Looking East From 17 St. Bridge Over 10 Freeway

Having lived for a number of years in the area and now on both sides of the I-10 freeway, there is no denying the neighborhood often feels like two separate worlds across that deep chasm. My wife Meghan has encountered being told once that we "don't really live in the Pico Neighborhood", now that we are living on the north side of the freeway. The bridges adjacent on and off ramps  are often terrible places to try and walk or bike. The choke points created by having so many north/south streets no longer connecting in the grid, and the pull of vehicles to those on-ramps, creates headaches for drivers trying to cross at peak times.

The outreach and studying for the proposed greenway is being funded by a Caltrans Environmental Justice Grant, specifically to improve air quality and quality of life in areas that got dumped on by state highway planners in the past. The most horrible, dangerous, and uncomfortable places to be in the neighborhood are those areas managed by Caltrans or nearest its handiwork, so they definitely owe the community.

Michigan Ave Greenway Pres. And Walk Audit

The format of the workshop portion was very loose and open. There's no diagrams of anything yet, and members of the public were led on routes through the neighborhood with clip boards jotting notes on their surroundings. There were 2 bike groups, led with help by  Santa Monica Spoke, and 2 walking groups all covering slightly different territory.

I went out with one of the walking groups, in part because I think the pace of walking is the best way to take in the details of any environment. Also because I was interested in listening to and chatting with more folks outside the usual bike advocacy circles. It’s great to get out and walk around the environment of a proposal area. Photos in a slide show often miss the details, and the real world experience of traffic volumes, speed, sound, and the tension at certain crossings. We saw at least one instance of a driver blowing a red light at high speed on our walk.

Talking and walking with people also seems to foster more genuine dialogue than sitting across in chairs. Out in the field it was plainly obvious to just about everyone in my group where enhancement is needed, especially at and around the connections with streets that cross the freeway.

As someone who spent a lot of time living right off of Michigan Ave., walking and biking the corridor often, and still uses Michigan regularly as a bike route alternative to the fist clenching adrenaline fests of Pico Blvd. and Olympic, I have high hopes for this corridor to be calmed a little. The traffic volumes are lower than adjacent corridors, but are enough, and fast enough, at certain times, to be stressful and threatening, to the detriment of related efforts to foster more walking and bicycling to campus for Samohi. The Michigan Avenue corridor is an absolutely critical alternative connection.
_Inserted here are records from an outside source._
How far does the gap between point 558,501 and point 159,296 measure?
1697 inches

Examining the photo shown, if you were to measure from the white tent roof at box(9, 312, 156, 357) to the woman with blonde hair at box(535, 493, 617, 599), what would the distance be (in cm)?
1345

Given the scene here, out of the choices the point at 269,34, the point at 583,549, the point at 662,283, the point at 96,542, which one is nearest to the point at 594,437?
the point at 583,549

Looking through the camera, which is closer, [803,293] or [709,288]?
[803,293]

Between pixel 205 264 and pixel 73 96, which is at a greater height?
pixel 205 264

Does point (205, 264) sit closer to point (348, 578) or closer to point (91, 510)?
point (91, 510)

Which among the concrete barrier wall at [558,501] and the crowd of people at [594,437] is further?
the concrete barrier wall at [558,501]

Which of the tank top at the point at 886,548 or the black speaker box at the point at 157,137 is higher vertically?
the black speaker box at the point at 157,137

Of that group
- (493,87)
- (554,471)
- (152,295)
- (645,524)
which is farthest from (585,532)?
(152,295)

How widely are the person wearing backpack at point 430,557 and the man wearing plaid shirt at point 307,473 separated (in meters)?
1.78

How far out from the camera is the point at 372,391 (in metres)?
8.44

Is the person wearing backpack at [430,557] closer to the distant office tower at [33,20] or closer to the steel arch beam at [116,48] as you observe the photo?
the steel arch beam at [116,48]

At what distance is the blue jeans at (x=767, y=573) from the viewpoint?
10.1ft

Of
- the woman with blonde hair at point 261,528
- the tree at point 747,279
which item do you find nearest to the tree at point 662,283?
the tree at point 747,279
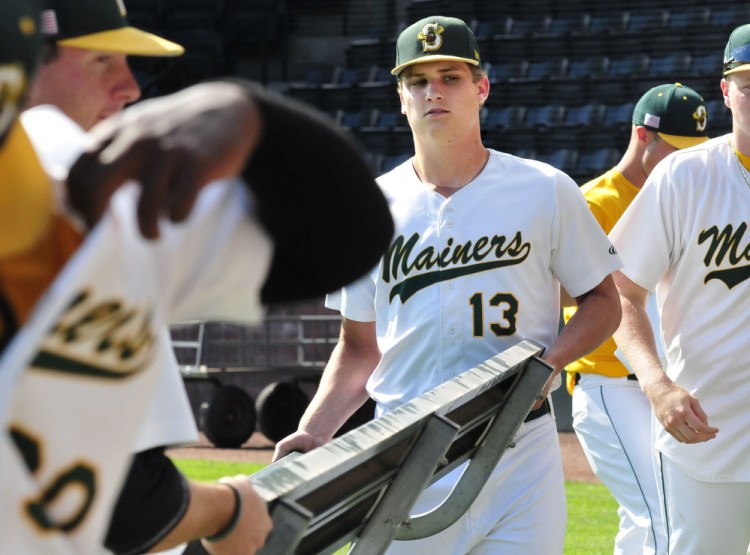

Neighborhood Greenway Features Portland OR

In my time wondering Portland, Oregon by bike, it was their network of neighborhood greenways which left the biggest impression on me. These became my go to routes for navigating many parts of the city. The speeds were slow enough, the volumes low enough, that the greenways were chill environments to ride and conducive to side by side conversational cycling with friends without harassment. The signage and markings made them easy to navigate to find where you were going even as a tourist, and bike ridership on some corridors seemed to far exceed the car traffic.

The slate is pretty open for how things may take shape, and I encourage people to get involved. If you live in the Pico Neighborhood area or know people who do, maybe chat it up with them or with neighbors. The more support we can turn out from people in the immediate area the better. Some potential design features including neighborhood roundabouts (which I love for reducing top speeds and turn conflicts) may be more controversial than others. We need a broad coalition to ensure this corridor reaches the full potential of what a neighborhood greenway network could be.

This goes far beyond bicycling, it's about enhancing public safety, public health and our environment.